Over the weekend, I had the opportunity to go on yet another walk (a great pandemic activity) with a good friend of mine who has been working remotely for the past 10 months. Brian, who typically travels, had not been on a plane since March. He was lamenting all the hours he was putting in, even though he is working remotely. He was also talking about the stress associated with multitasking at home, with kids, life stuff, and his full-time job. He seemed totally exhausted. Can you relate? I sure can.
Work/life balance has always been something that is important to our well-being. BMC Public Health recently conducted a study that found a direct link between a well-managed work/life balance and one’s own health. In other words, the better you can juggle different areas of your life, the better you will feel.
Sounds simple enough, right? Wrong!
I think for a lot of us, this is something that is easier said than done. No matter how good our intentions are, it’s often too easy to get caught up in a work project and miss family time or vice versa. The balance of work and life has always presented us with a challenge, especially when we are working from home.
Recently, I had a conversation with a colleague, Jessica, who has had to adjust to a “new normal” of work/life balance. When COVID-19 started closing schools, her children had to start learning from home while she continued to work out of an office. This new rhythm required her to completely redesign how she goes about both being a parent and engaging her work. Her main challenge involved monitoring her kids and their schoolwork while still performing well on the job. Jessica explained that a new kind of thinking had to emerge for her in order to make this work.
The key to success for Jessica was reaching out and asking for help when she needed it. She explained her situation to her supervisor at work and to her kids at home. Together with all parties involved, she was able to redesign her day-to-day schedule and by all accounts, has achieved a great balance between work and life, even in a pandemic.
Jessica had to reevaluate what she knew in order to thrive in her management of work/life balance. While not completely starting over, her methodology needed somewhat of an overhaul due to circumstances beyond her control. To get you started down the same path, here are some things to consider:
- The first step is to identify the biggest areas of change in your routine. For Jessica, it was that her kids were no longer going to school in person, and she was still working out of the office. Find the areas of change in your life and acknowledge that they might create some new challenges.
- After you have done that, it is important that you make a distinction between work and home, to the point of calendaring what gets your attention when. Maybe this means not checking your work email outside of certain hours or leaving your home office once you’re done with work for the day. This could also mean that you take a two-hour break during the day, to attend to home-related items, and work later during the day at your job, etc.

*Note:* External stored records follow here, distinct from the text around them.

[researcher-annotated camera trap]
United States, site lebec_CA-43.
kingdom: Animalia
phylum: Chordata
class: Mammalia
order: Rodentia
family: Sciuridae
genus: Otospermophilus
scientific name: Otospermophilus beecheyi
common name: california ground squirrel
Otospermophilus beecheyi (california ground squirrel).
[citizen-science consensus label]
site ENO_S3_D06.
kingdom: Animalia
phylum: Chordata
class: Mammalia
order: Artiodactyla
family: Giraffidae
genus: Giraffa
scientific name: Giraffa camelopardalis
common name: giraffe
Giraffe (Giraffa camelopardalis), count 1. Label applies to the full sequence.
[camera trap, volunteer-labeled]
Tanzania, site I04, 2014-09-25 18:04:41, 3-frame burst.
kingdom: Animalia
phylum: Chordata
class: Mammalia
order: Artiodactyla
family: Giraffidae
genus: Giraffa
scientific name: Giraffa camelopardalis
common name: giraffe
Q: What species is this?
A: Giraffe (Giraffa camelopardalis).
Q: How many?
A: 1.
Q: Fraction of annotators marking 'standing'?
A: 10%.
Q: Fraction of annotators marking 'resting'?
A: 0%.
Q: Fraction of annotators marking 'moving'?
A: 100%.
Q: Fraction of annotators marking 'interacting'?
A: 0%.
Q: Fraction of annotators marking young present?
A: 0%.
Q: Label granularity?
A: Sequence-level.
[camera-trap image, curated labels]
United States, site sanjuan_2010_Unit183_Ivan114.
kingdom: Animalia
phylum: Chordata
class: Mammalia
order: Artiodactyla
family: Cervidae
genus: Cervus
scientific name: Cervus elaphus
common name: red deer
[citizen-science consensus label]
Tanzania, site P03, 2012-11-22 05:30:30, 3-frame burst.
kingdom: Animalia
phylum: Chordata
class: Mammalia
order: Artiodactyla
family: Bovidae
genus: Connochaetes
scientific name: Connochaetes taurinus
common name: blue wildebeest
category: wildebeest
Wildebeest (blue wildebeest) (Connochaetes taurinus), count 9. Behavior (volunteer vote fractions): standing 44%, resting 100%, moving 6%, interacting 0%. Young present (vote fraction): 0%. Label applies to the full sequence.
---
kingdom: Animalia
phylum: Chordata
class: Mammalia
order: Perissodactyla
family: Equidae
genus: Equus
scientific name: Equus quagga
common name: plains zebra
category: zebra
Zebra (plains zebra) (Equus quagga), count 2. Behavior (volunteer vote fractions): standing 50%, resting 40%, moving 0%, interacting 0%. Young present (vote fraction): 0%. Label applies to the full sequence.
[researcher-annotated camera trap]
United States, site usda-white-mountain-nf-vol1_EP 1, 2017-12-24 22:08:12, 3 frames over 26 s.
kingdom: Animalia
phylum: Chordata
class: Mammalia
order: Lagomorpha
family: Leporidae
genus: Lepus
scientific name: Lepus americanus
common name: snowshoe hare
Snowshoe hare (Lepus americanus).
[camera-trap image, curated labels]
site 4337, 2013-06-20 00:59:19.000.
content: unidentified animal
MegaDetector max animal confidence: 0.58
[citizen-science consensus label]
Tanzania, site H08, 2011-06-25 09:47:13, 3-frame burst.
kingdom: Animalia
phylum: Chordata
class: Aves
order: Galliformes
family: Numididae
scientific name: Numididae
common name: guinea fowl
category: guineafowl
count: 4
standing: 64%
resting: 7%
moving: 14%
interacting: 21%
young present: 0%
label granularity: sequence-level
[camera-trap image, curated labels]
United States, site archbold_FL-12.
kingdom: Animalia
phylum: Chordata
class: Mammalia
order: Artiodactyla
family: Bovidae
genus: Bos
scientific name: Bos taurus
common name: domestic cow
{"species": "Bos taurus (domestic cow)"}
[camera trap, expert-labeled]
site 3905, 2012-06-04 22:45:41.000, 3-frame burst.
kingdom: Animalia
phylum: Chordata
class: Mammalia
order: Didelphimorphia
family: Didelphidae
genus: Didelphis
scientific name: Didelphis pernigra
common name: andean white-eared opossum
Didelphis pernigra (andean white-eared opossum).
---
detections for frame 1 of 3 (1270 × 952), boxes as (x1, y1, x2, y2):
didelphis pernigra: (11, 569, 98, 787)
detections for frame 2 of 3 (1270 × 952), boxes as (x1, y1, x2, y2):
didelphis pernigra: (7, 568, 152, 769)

- Embrace the opportunities that this moment has given to us. Though it is easy to dwell on the negatives in a situation like this, it is important that we reflect on what has been good as well. For instance, I think working from home, Zoom meetings, and online classes have all made us better with technology! This technology has also allowed us to be with friends and loved ones more than we had ever imagined (or wanted to … haha).
- Finally, take Jessica’s advice and ask for help when you need it. This may sound like a cliche at this point, but we are living in uncertain times. There is no shame in reaching out to others when you need help.
Balancing your time between work and home life is something that takes continual practice. Just when you think you figured it out, something changes, right? Despite this, we can be resilient in the face of the challenges caused by the pandemic. If we own our choices and follow some simple guidelines, we can balance these two worlds and become the best and healthiest version of ourselves!
Yasser Youssef is the president of The Budd Group, one of the leading facility service companies in the country, a North Carolina-based company that provides facility support services in the Southeast. Throughout his career, Youssef has met leaders from all backgrounds, and believes leadership is for everyone. Over the past few years, he has developed an affinity for writing and contributing thought leadership, and is often asked to speak to businesses throughout the country about authentic leadership.